[[ Page text open ]]

A research study on epileptic patients found that sleep deprivation can result in temporary mental lapses which could affect memory and visual perception. Deprivation of sleep could distort the brain cells, including the ability to communicate with each other and resulting in a dilemma of reflexes just as in the drunken state.
Dr. Itzhak Fried, professor of neurosurgery at the David Geffen School of Medicine at UCLA and Tel Aviv University, who led the study said, "We discovered that starving the body of sleep also robs neurons of the ability to function properly. This paves the way for cognitive lapses in how we perceive and react to the world around us."
The international team led by Dr. Itzhak Fred studied 12 UCLA epileptic patients who had electrodes implanted in their brains, which studied the origin of seizures. The patients were asked to remain awake throughout the night as lack of sleep provoked seizures which came as prelude to the epileptic symptoms.
The patients were then asked to interpret and categorize a variety of images as fast as possible. It was noted that the electrodes recorded firing of nearly 1,500 single brain cells at the same time in every patient. The researchers adjusted the temporal lobe, which regulates visual perception and memory to zero and found that the patients became sleepier. The brain activities of the patients slowed down as the brain cell zeroed to the sleep state.
Dr. Yuval Nir of Tel-Aviv University said, "We were fascinated to observe how sleep deprivation dampened brain cell activity. Unlike the usual rapid reaction, the neurons responded slowly, fired weak signals and their transmissions dragged on longer than usual."
The lack of sleep delayed the neurons ability to interpret visual images into conscious thoughts. The researchers said that this phenomenon could occur when a sleepless driver encounters a pedestrian stepping in front of his car. The over-tired brain of the driver may not understand the situation and result in his very slow actions. This may be a lead reason for many road accidents.
The researchers also said that inadequate sleep may result in sluggish cellular activities in the brain. This results in a condition which is similar to the state of too much alcohol consumption. According to the researchers, this phenomenon suggests that selected regions of the patients' brain would doze off and result in mental lapses while the rest of the brain would remain awake and functions normally.
Researchers said that no law of medical standards existed to identify over-tired drivers on the road the same way in targeting drunk drivers.
The research team aims to discover the mechanism which has been responsible for the cellular errors that precede mental lapses. Previous studies have found that sleep deprivation can increase the risk of depression, obesity, diabetes, heart attacks and strokes.

[[ Page text closed ]]

■ **Task list**:
A) Translate this sentence from the sleep deprivation article into Spanish: "Previous studies have found that sleep deprivation can increase the risk of depression, obesity, diabetes, heart attacks and strokes."
B) Answer these questions using the sleep deprivation article:
(i) How many epileptic patients did the international team study?
(ii) With which university is Dr. Yuval Nir associated?
(iii) About how many single brain cells did the electrodes record firing at the same time in every patient?
C) Reproduce word for word everything in the sleep deprivation article from "The research team" down to "attacks and strokes.".

[[ Data supplied open ]]

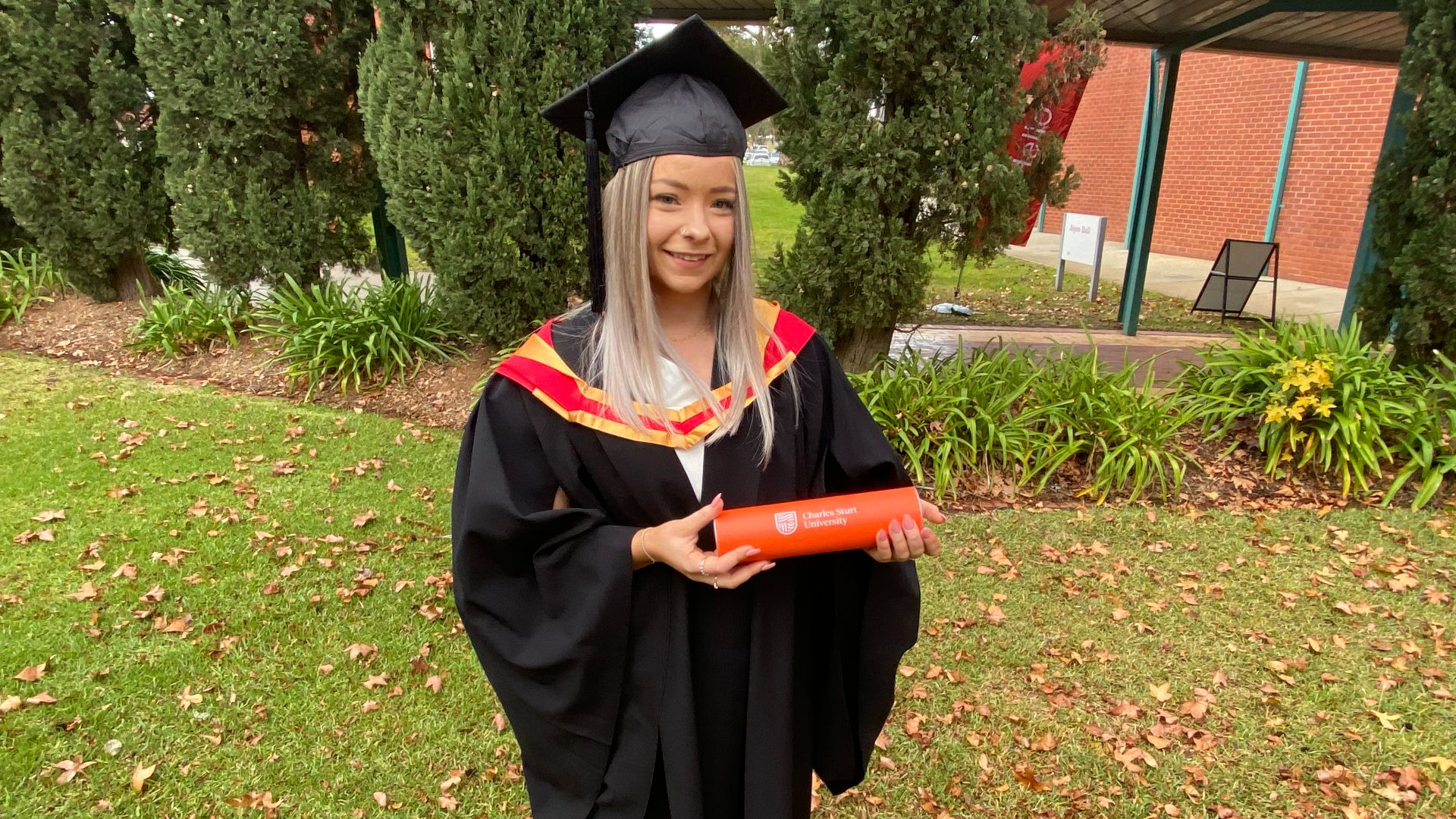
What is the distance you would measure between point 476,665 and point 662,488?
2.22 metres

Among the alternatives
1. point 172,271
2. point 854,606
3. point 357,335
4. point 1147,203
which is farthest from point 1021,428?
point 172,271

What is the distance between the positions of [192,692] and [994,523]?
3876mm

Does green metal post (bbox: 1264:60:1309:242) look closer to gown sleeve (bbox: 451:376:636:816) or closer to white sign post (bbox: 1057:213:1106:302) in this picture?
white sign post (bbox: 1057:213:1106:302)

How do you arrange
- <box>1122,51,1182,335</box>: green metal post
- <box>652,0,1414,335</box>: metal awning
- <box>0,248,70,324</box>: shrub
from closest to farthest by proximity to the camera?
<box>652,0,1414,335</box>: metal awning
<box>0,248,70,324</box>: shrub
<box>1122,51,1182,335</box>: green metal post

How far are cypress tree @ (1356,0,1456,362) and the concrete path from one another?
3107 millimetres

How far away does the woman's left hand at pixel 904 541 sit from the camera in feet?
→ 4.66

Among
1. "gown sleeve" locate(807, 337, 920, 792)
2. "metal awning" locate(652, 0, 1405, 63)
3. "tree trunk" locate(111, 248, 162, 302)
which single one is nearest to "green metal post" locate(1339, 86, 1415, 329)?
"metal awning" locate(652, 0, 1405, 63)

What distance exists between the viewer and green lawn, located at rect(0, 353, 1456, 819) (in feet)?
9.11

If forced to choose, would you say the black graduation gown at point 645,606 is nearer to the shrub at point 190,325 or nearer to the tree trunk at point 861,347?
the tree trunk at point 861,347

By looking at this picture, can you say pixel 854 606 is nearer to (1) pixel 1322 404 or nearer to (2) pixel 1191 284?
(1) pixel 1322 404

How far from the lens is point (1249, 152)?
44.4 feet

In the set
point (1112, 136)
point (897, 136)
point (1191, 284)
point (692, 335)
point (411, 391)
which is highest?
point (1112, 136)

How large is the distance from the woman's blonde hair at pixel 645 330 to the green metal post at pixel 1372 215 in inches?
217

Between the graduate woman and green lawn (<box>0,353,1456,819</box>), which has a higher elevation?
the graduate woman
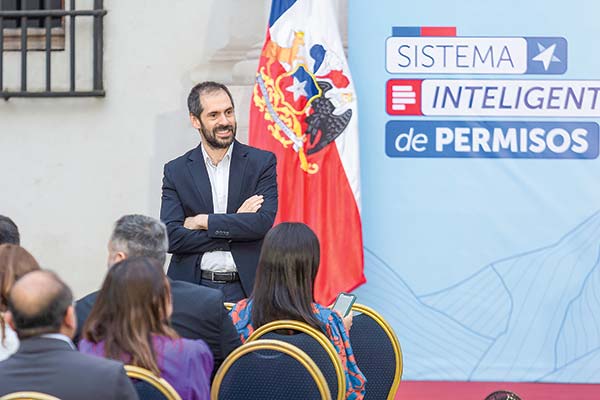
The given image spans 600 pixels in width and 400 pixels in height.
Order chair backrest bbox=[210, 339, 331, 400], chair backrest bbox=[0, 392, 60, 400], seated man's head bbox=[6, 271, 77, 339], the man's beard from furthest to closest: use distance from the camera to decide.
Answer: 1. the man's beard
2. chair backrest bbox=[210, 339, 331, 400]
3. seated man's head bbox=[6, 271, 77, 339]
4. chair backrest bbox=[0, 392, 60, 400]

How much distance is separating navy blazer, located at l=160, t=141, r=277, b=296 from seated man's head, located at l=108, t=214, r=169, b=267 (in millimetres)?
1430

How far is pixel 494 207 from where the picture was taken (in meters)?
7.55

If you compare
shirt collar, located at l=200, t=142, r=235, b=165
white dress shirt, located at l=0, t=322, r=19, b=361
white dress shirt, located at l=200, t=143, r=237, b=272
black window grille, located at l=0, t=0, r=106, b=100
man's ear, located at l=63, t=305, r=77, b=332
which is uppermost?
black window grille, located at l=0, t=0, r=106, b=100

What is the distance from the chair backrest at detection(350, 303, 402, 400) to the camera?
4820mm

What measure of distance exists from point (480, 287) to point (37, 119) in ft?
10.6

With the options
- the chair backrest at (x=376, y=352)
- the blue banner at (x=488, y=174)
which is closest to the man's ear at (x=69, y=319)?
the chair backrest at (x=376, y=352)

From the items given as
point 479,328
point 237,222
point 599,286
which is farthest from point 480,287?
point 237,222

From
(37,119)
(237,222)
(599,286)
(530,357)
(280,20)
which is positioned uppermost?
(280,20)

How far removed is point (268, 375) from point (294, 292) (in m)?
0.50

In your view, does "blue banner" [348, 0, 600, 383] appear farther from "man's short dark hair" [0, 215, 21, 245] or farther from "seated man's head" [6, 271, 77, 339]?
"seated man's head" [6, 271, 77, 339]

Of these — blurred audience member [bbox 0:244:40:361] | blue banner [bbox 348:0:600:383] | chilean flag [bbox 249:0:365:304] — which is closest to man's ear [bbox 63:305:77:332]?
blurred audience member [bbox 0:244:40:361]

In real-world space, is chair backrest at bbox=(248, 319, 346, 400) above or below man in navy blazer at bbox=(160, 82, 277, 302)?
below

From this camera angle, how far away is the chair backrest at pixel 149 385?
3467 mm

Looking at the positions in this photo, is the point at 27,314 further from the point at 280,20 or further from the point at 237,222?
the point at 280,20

[[ Data supplied closed ]]

■ **Expected results**:
A) Estudios previos han encontrado que la privación del sueño puede aumentar el riesgo de depresión, obesidad, diabetes, infartos y accidentes cerebrovasculares.

B)
(i) 12
(ii) Tel-Aviv University
(iii) Nearly 1,500

C)
The research team aims to discover the mechanism which has been responsible for the cellular errors that precede mental lapses. Previous studies have found that sleep deprivation can increase the risk of depression, obesity, diabetes, heart attacks and strokes.